Cih! Kurang ajar! Ini yang kubenci dari orang Rekso Bumi. Mereka menggunakan nama kerajaanku sebagai istilah untuk menyebut perempuan penggoda. Bukan salah kami dong jika perempuan Sejagat lebih cantik dari perempuan tanah Jawa lainnya. Laki-laki Rekso Bumi saja yang lemah imannya. Mereka yang nafsu, malah kami yang dituduh binal!

“Hahahaha….” Dewangga tertawa geli mendengar ocehan Kanjeng Shima.

“Sudah lama aku tidak mendengar kamu berceloteh segemas ini. Terima kasih sudah membuat hatiku jadi cerah, Shima.” Nah, kan. Lagi-lagi mata Kanjeng Shima berbinar-binar saat dipuji Dewangga.

“Perkataanmu tadi terngiang-ngiang di benakku,” kata Dewangga.

“Yang mana?”

“Katamu semua perempuan pasti suka padaku?”

“Benar, kan? Lihat saja dayang-dayang itu!”

“Yang kumaksud bukan dayang-dayang genit itu, di sini kan ada perempuan lain yang lebih cantik,” kata Dewangga sambil menyenggol lengan Kanjeng Shima. Kanjeng Shima menundukkan mukanya dengan pipi yang bersemu merah muda. Dia tampak sumringah sekali.

“Hmm… Shima. Bisa kau bantu aku yang bodoh dalam hal cinta ini? Tolong beritahu aku bagaimana perasaan perempuan itu terhadapku?”

“Eh? A-aku kalau kamu bertanya tiba-tiba seperti itu… aku…” Kanjeng Shima tiba-tiba panik karena tidak siap dan malu.

“Habisnya di calon ratu kita hahaha… Lagipula aku tidak bisa berbahasa Sejagat. Duh rumit sekali ya. Tapi andai perempuan secantik dia memang benar-benar menyukaiku mungkin aku bisa membujuk Maharaja untuk menyatukan kerajaan Sejagat dan Rekso Bumi lewat perkawinan Mahapatih Dewangga dan Putri Dyah Pitaloka Citaresmi. Bagaimana menurutmu Kanjeng Shima? Apakah aku punya peluang?”

Entah mana yang lebih mengejutkan, Dewangga yang benar-benar sebodoh itu dalam menangkap kode yang ditebar Kanjeng Shima. Atau Dewangga yang baru saja menyatakan cintanya kepadaku di depan orang yang mencintainya. Kanjeng Shima langsung menatapku dengan tajam tapi tidak berkata apa-apa. Dia hanya menggelengkan kepala lalu berkata,

“Sungguh bodoh.”

“Hei! Jaga tutur katamu Kanjeng! Siapa yang kau bilang bodoh?” hardik Dewangga.

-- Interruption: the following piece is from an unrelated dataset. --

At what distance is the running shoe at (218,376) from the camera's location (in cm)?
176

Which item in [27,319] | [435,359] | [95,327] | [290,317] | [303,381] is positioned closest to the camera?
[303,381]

“Aku! Aku yang bodoh!” jawab Kanjeng Shima dengan nada lirih.

“Hah? Bagaimana?”

“Kau mau bisa bermesraan dengan putri Dyah Pitaloka? Tunggu besok malam!”

“Kenapa bukan malam ini?”

“Aku mau tidur. Kau sendiri kan yang bilang kita harus menjaga tenaga karena perjalanan masih panjang?”

“Benar. Tapi kenapa kau tiba-tiba jadi kesal begitu, sih?”

Kanjeng Shima tidak menjawab. Dia cepat-cepat bangkit lalu masuk ke dalam tendanya. Sekilas, kulihat tadi Kanjeng Shima menyeka ujung matanya. Setetes air mata keluar, tapi bukan karena rasa kantuk. Jujur, aku jadi takut karena tiba-tiba terjebak di tengah kisah cinta segitiga ini. Sebab aku tahu seorang perempuan bisa nekat melakukan hal-hal di luar akal sehat, jika atas nama cinta. Kupikir dipaksa menikah demi menyelamatkan kerajaan sudah jadi beban yang serat berat. Namun kini situasinya jadi semakin runyam lagi.